Géographie des abus sexuels contre les mineurs.

Au long des 66’000km de routes fédérales du Brésil, il existe 1’820 endroits connus pour être des lieux d’exploitation sexuelle des mineurs. Les chiffres sont de la police routière fédérale, en collaboration avec l’ONG Childhood Brasil et l’OIT. Ce sont surtout les camionneurs qui profitent des avances de ces prositué(e)s infantiles, souvent à des coûts dérisoire. La passe coûte en moyenne 1,99R$ (1,15 CHF / 0,85€). « Il ne s’agit pas d’un réseau organisé par des proxénètes, ce sont plutôt, au gré des circonstances, des chauffeurs de taxis ou des commerçants installés le long de la route qui proposent les services sexuels d’enfants aux camionneurs de passage » explique Alexandre Castilho, responsable de la communication à la Police routière fédérale.

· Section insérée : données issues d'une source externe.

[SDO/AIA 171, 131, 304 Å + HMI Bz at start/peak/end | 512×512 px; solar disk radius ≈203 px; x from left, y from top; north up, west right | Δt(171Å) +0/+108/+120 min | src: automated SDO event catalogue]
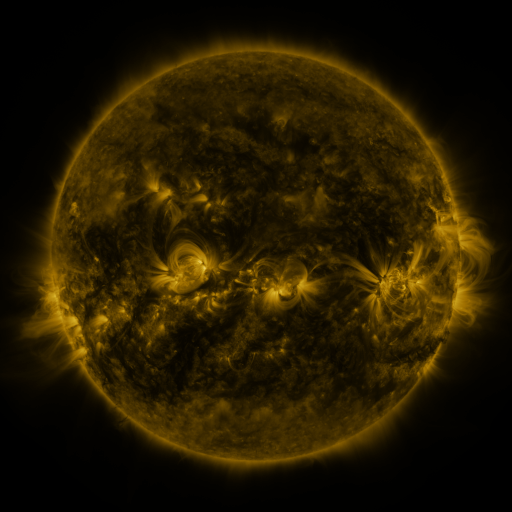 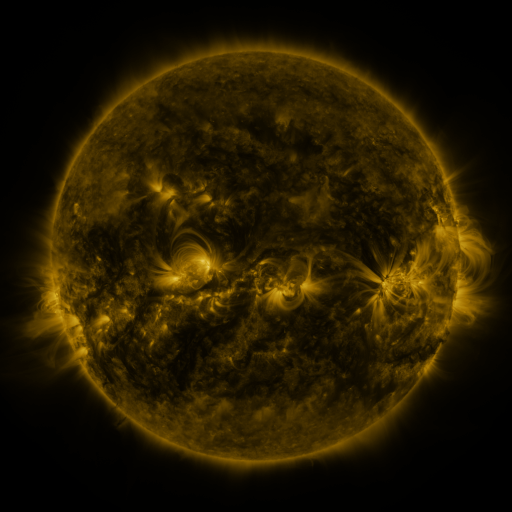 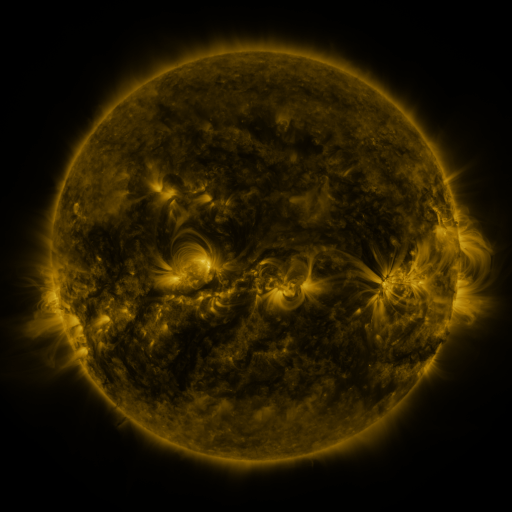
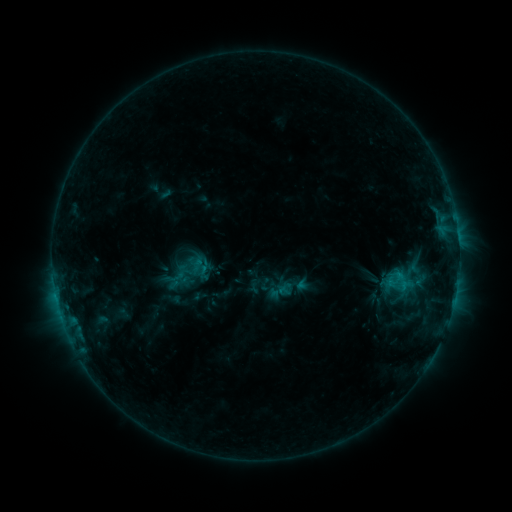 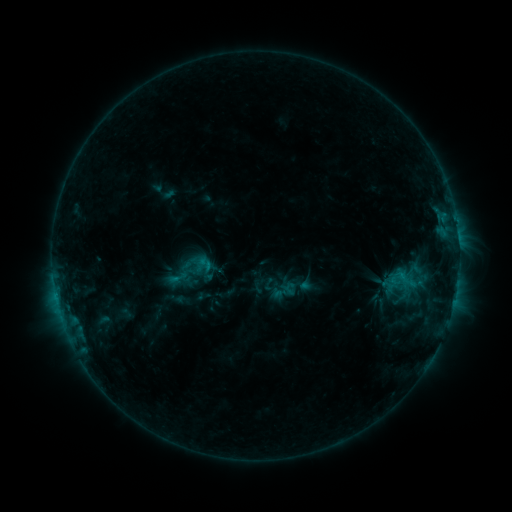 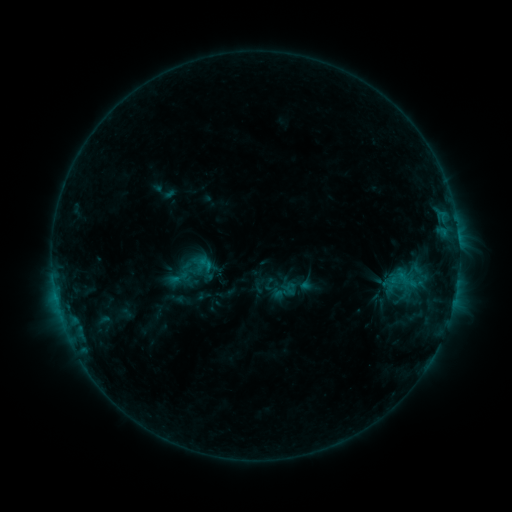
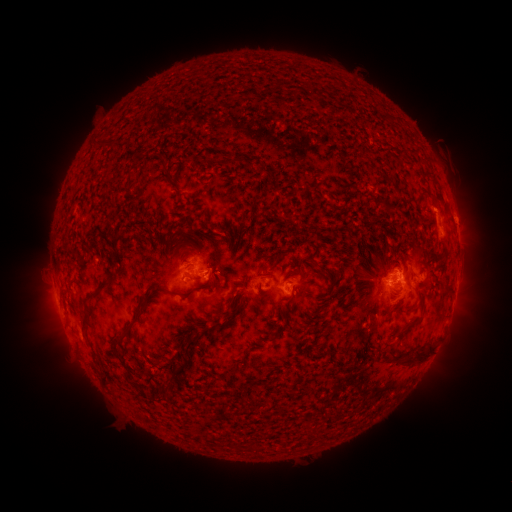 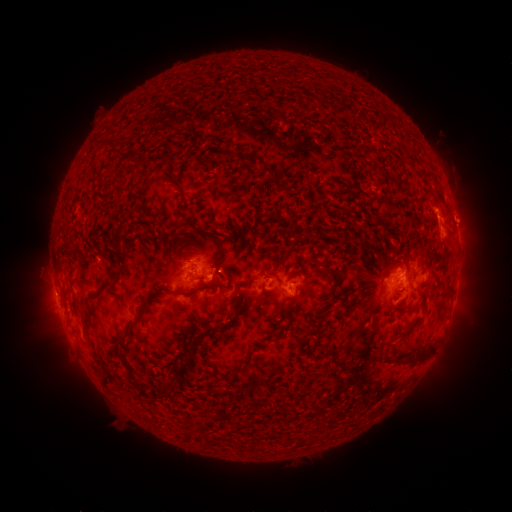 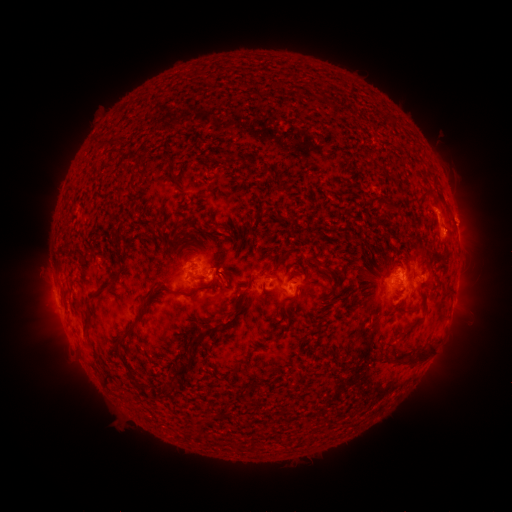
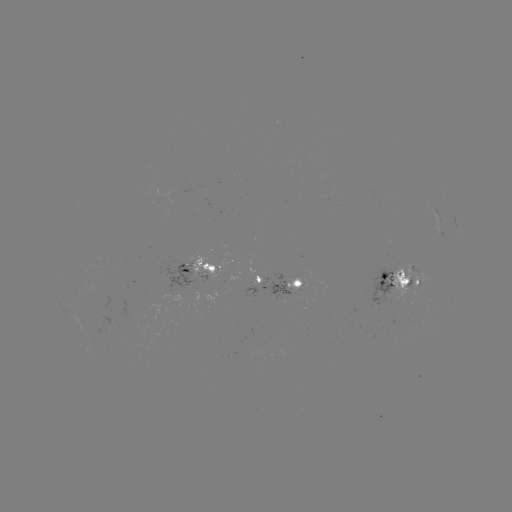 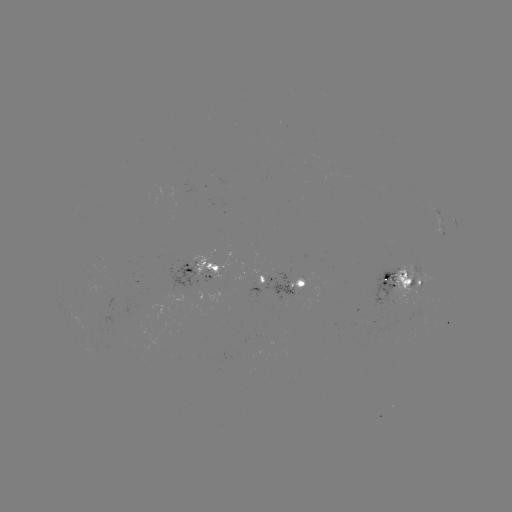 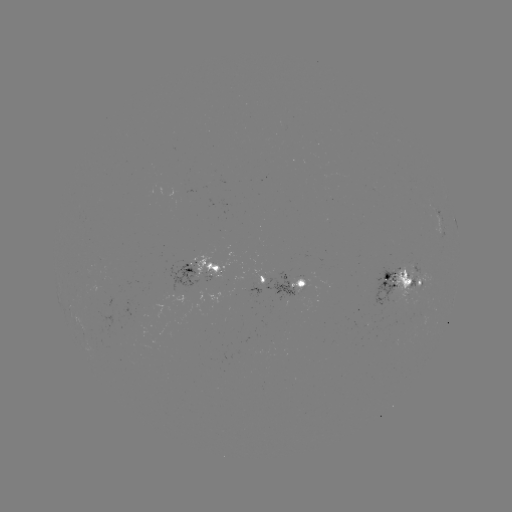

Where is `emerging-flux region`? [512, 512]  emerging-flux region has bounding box [289, 277, 303, 292].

Selon l’enquête, les points de prostitution infantile se situent surtout en ville (67%), près de lieux où se consomment des boissons alcooliques (81%), là où d’autres adultes se prostituent (69%) et où les camionneurs se rassemblent en grand nombre (76%). Cette enquête est la 4ème du genre, la première remonte à 2003, il avait alors été relevé 844 points de prostitution. Les responsables estiment cependant que l’augmentation constatée aujourd’hui tient plus à la méthodologie d’approche plus fine de l’enquête qu’à une réelle augmentation de la prostitution infantile le long des routes.

La Police routière fédérale affirme avoir arrêté 951 personnes pour abus sexuel et envoyé 2’0336 mineurs en institution entre 2005 et 2009.